» **Textauszug**:
++++

Kreis Segeberg. Wege-Zweckverband stellt Gebührensystem um. Verursacherprinzip soll gelten. Doch das benachteiligt Mieter, bemängeln Kritiker.

Der Wege-Zweckband (WZV), der den Hausmüll in 94 Städten und Gemeinden im Kreis Segeberg (ohne Norderstedt) entsorgt, stellt jetzt auf Abfallgebühren um. Bisher wurden die Müllmengen nach Entgelten abgerechnet. Aber diese Praxis würde von 2023 an umsatzsteuerpflichtig, weswegen der Verband schon aus Kostengründen das Rechnungssystem umstellen müsse, erklärte Verbandsvorsteher Peter Axmann auf der Verbandsversammlung in Norderstedt.

++++

» **Aufgabe 1**:
Wer hat laut dem Textauszug auf der Verbandsversammlung in Norderstedt die Umstellung des Rechnungssystems erklärt?

» **Liste zur Übung**:
++++

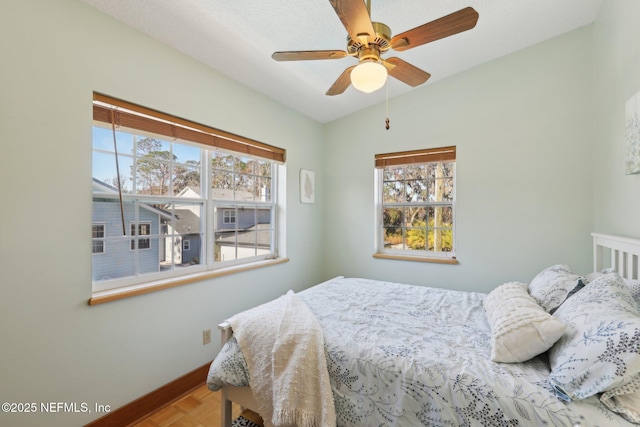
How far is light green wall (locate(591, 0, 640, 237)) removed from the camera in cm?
176

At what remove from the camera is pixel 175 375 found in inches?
82.4

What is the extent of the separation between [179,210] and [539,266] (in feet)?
10.5

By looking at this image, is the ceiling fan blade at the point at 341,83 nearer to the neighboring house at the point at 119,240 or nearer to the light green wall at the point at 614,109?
the neighboring house at the point at 119,240

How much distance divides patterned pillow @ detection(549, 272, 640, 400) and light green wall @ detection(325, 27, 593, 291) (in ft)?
5.13

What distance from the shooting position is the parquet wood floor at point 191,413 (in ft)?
5.99

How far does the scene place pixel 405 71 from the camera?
1.81 m

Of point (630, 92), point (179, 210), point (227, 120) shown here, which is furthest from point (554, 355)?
point (227, 120)

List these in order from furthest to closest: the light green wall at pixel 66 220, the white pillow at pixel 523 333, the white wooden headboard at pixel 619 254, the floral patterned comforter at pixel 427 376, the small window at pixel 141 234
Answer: the small window at pixel 141 234 < the white wooden headboard at pixel 619 254 < the light green wall at pixel 66 220 < the white pillow at pixel 523 333 < the floral patterned comforter at pixel 427 376

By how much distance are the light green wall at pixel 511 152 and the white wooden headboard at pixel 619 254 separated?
29 cm

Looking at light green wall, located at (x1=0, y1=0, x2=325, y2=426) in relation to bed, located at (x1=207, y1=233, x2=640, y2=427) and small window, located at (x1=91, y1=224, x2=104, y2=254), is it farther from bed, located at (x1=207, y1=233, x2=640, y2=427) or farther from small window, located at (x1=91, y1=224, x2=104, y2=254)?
bed, located at (x1=207, y1=233, x2=640, y2=427)

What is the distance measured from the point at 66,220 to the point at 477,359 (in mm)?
2181

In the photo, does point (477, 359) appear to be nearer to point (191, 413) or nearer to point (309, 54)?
point (309, 54)

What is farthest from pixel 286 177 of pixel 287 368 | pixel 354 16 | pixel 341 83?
pixel 287 368

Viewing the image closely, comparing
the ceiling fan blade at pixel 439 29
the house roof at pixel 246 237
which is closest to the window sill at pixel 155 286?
the house roof at pixel 246 237
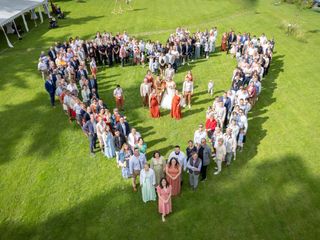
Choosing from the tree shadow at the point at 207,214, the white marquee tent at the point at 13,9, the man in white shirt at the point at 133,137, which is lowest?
the tree shadow at the point at 207,214

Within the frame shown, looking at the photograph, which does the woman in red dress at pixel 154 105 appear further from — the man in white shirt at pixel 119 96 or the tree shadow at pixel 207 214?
the tree shadow at pixel 207 214

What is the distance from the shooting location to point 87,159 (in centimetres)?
1255

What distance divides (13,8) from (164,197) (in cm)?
2564

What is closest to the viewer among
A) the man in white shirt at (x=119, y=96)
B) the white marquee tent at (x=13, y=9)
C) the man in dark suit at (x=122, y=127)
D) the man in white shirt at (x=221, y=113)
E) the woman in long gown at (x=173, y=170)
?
the woman in long gown at (x=173, y=170)

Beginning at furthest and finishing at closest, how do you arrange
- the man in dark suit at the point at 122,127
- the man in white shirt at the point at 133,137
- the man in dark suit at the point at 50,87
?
the man in dark suit at the point at 50,87, the man in dark suit at the point at 122,127, the man in white shirt at the point at 133,137

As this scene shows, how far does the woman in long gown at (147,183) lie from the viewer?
967cm

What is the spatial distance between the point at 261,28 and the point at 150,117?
64.7 ft

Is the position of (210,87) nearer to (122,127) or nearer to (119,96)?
(119,96)

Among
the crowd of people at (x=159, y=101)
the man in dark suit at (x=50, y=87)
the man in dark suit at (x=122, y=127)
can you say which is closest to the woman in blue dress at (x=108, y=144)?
the crowd of people at (x=159, y=101)

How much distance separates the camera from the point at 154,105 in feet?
48.0

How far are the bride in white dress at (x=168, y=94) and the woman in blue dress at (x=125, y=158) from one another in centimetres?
510

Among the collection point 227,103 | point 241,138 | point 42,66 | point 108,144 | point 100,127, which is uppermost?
point 100,127

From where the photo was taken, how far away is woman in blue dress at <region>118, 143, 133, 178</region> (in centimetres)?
1085

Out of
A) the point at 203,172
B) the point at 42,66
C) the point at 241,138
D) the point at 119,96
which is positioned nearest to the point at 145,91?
the point at 119,96
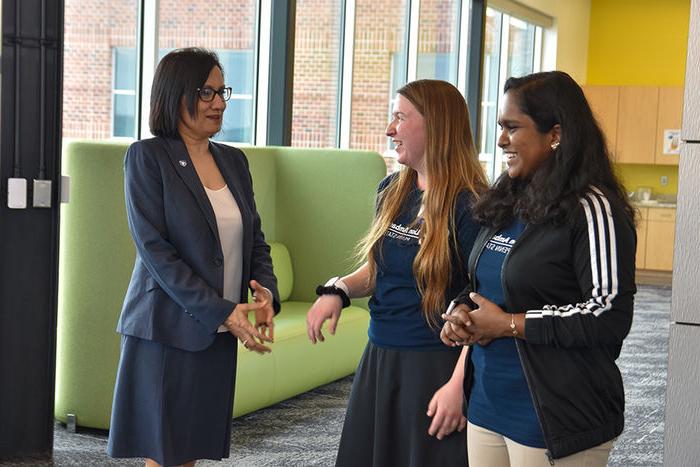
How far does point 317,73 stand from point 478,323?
700cm

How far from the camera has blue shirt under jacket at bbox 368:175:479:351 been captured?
2477 millimetres

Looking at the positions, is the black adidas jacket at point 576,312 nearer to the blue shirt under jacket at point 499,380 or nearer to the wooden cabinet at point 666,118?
the blue shirt under jacket at point 499,380

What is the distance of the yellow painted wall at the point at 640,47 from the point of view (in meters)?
13.1

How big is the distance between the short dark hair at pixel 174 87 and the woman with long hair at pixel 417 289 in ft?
2.17

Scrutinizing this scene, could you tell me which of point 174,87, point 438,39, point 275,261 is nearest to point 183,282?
point 174,87

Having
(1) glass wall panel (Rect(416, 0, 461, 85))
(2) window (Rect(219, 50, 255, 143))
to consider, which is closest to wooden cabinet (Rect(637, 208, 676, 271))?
(1) glass wall panel (Rect(416, 0, 461, 85))

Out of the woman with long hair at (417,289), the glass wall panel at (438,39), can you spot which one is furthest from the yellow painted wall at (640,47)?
the woman with long hair at (417,289)

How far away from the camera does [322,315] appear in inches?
101

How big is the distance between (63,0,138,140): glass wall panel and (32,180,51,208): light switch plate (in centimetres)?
167

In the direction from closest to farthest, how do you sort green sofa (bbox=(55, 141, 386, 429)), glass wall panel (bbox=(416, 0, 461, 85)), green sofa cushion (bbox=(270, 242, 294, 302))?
1. green sofa (bbox=(55, 141, 386, 429))
2. green sofa cushion (bbox=(270, 242, 294, 302))
3. glass wall panel (bbox=(416, 0, 461, 85))

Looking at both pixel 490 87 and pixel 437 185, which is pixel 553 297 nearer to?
pixel 437 185

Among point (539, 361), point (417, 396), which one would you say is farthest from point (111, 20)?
point (539, 361)

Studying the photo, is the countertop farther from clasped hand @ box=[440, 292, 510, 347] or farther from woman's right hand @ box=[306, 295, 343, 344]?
clasped hand @ box=[440, 292, 510, 347]

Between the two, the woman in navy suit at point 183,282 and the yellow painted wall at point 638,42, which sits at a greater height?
the yellow painted wall at point 638,42
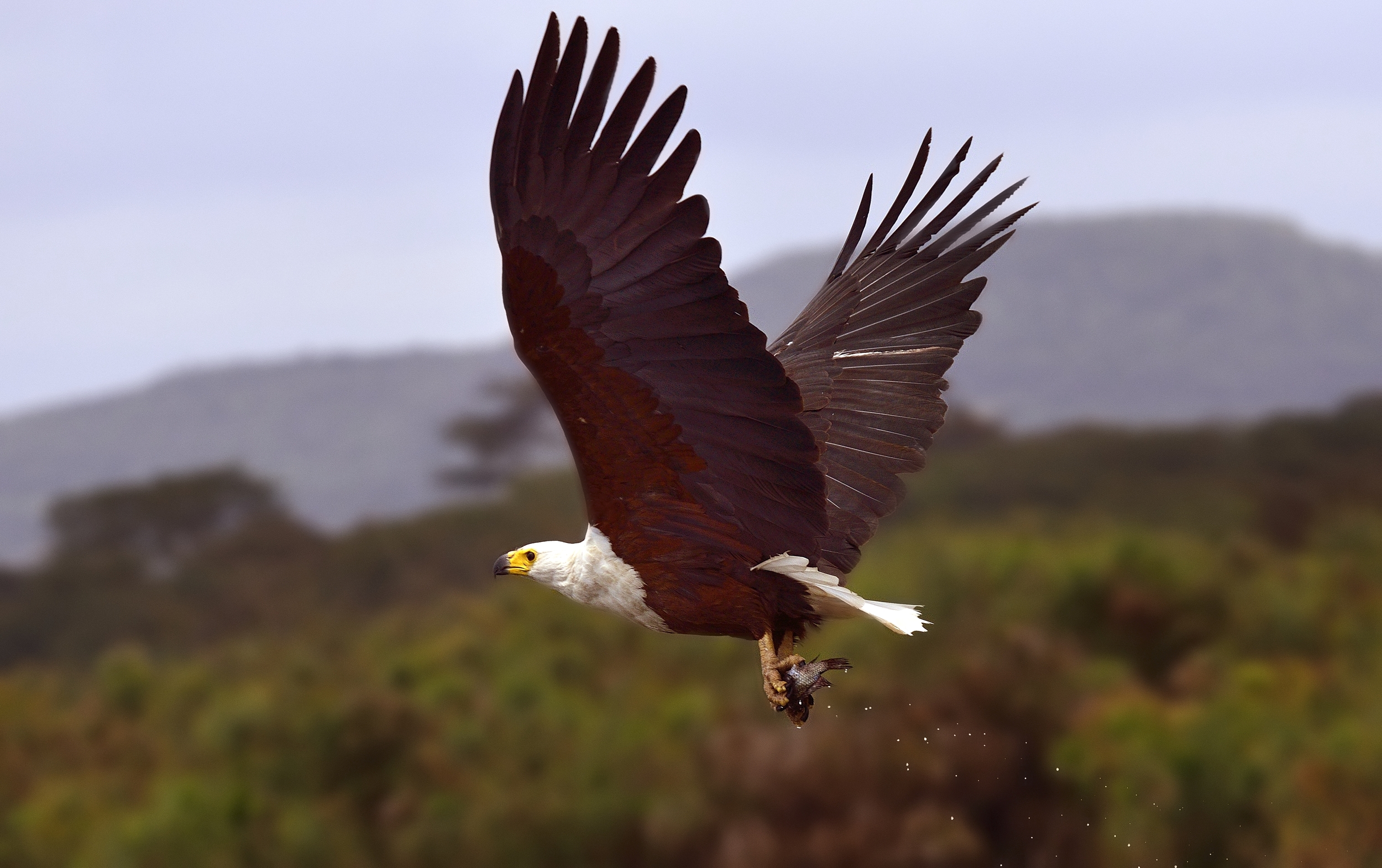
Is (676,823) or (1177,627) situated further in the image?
(1177,627)

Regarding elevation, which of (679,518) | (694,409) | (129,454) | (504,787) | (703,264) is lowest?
(129,454)

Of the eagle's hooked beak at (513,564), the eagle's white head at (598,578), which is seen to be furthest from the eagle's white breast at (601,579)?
the eagle's hooked beak at (513,564)

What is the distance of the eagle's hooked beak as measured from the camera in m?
6.02

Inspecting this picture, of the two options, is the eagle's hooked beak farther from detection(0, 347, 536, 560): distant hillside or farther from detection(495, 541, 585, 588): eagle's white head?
detection(0, 347, 536, 560): distant hillside

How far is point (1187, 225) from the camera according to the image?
190 m

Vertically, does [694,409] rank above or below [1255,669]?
above

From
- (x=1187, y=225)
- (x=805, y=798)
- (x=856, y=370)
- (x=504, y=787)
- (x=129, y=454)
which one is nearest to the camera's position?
(x=856, y=370)

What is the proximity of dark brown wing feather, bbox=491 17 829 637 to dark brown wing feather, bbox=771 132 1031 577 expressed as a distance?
0.88 m

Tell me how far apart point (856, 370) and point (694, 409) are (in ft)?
5.10

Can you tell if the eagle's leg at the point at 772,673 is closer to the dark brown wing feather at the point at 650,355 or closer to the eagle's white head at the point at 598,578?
the dark brown wing feather at the point at 650,355

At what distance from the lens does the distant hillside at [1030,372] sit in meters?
158

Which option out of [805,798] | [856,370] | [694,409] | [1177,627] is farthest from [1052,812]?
[694,409]

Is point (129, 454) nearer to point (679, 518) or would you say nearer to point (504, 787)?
point (504, 787)

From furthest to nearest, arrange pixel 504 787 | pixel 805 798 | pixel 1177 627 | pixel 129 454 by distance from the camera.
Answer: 1. pixel 129 454
2. pixel 1177 627
3. pixel 504 787
4. pixel 805 798
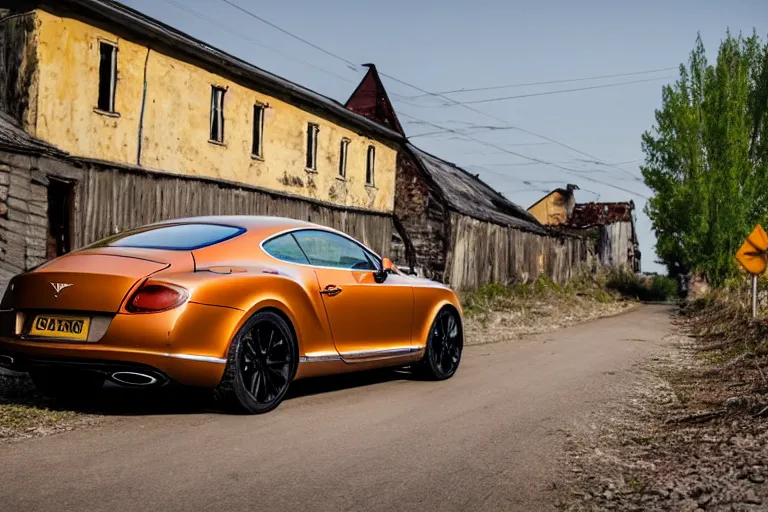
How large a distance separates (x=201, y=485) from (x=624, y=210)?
213 feet

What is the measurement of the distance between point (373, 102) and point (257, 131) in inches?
606

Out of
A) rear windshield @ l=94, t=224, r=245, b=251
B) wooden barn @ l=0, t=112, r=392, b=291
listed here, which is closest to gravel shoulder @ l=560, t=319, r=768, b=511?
rear windshield @ l=94, t=224, r=245, b=251

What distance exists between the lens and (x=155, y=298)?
18.6 ft

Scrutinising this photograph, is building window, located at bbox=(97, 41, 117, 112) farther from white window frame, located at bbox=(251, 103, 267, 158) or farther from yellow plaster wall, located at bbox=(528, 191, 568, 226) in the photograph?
yellow plaster wall, located at bbox=(528, 191, 568, 226)

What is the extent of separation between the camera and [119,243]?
655 cm

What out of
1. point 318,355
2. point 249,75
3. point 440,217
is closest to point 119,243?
point 318,355

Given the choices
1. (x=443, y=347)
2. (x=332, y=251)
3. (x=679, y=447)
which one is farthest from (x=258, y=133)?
(x=679, y=447)

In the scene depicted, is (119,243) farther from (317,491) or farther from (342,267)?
(317,491)

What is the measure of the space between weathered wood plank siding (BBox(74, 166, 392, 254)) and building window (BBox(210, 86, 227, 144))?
1214 millimetres

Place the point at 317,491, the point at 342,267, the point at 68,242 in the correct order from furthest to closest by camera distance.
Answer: the point at 68,242 < the point at 342,267 < the point at 317,491

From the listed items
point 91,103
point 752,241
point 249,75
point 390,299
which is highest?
point 249,75

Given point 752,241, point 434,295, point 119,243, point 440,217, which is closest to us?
point 119,243

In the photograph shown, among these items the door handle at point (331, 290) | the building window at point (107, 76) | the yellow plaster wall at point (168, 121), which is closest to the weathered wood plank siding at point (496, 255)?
the yellow plaster wall at point (168, 121)

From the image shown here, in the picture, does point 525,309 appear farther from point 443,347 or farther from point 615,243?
point 615,243
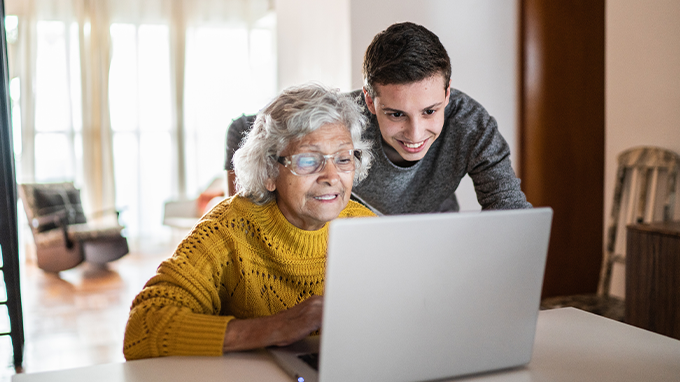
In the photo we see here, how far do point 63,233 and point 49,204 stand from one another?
596 mm

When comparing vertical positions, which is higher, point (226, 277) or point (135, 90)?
point (135, 90)

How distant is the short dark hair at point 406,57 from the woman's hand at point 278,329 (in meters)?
0.74

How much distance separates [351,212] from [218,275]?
17.9 inches

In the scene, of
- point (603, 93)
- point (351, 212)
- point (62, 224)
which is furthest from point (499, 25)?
point (62, 224)

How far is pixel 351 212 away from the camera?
1.68 metres

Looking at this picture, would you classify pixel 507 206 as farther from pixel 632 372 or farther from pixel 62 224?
pixel 62 224

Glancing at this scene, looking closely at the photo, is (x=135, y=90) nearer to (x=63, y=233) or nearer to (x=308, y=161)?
(x=63, y=233)

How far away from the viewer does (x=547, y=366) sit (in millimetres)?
1079

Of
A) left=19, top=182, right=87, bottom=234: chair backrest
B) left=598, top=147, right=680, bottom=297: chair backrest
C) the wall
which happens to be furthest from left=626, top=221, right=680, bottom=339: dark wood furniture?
left=19, top=182, right=87, bottom=234: chair backrest

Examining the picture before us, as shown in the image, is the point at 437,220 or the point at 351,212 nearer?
the point at 437,220

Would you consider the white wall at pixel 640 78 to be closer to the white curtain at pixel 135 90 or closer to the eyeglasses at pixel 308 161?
the eyeglasses at pixel 308 161

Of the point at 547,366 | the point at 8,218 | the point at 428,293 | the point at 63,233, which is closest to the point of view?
the point at 428,293

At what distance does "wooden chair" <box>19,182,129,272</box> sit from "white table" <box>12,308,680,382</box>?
192 inches

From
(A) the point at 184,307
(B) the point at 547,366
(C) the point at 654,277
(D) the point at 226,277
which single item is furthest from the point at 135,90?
(B) the point at 547,366
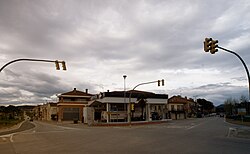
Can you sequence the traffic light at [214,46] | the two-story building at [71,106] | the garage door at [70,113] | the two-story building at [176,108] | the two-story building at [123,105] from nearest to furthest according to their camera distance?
the traffic light at [214,46] < the two-story building at [123,105] < the two-story building at [71,106] < the garage door at [70,113] < the two-story building at [176,108]

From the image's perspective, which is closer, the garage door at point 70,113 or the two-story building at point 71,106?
the two-story building at point 71,106

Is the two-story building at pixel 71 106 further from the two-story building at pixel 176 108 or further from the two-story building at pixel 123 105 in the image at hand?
the two-story building at pixel 176 108

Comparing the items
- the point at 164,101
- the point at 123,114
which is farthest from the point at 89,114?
the point at 164,101

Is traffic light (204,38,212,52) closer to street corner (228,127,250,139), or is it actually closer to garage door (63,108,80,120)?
street corner (228,127,250,139)

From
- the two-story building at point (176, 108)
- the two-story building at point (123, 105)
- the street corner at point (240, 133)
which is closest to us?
the street corner at point (240, 133)

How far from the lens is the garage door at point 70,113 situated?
8125cm

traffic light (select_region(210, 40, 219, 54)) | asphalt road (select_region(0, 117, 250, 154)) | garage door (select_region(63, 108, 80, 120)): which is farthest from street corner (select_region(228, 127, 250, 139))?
garage door (select_region(63, 108, 80, 120))

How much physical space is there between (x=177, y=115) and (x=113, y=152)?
84400 mm

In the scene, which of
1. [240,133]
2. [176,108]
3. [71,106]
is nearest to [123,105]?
[71,106]

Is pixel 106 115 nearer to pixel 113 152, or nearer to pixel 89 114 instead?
pixel 89 114

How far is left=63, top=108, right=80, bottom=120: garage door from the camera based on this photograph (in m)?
81.2

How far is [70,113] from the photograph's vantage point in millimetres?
82000

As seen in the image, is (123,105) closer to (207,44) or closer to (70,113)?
(70,113)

++++

» **Aufgabe 2**:
Schreib aus der Liste die Zeilen ab der Zeile mit „What is the measure of“ bis einschließlich der Zeile mit „1214 millimetres“ noch einmal auf und setz dabei „old“ an die Stelle von „weathered“. Alles andere bleibt gleich.

» **Lösung 1**:
Verbandsvorsteher Peter Axmann.

» **Lösung 2**:
What is the measure of the space between old wood plank siding (BBox(74, 166, 392, 254)) and building window (BBox(210, 86, 227, 144))?
1214 millimetres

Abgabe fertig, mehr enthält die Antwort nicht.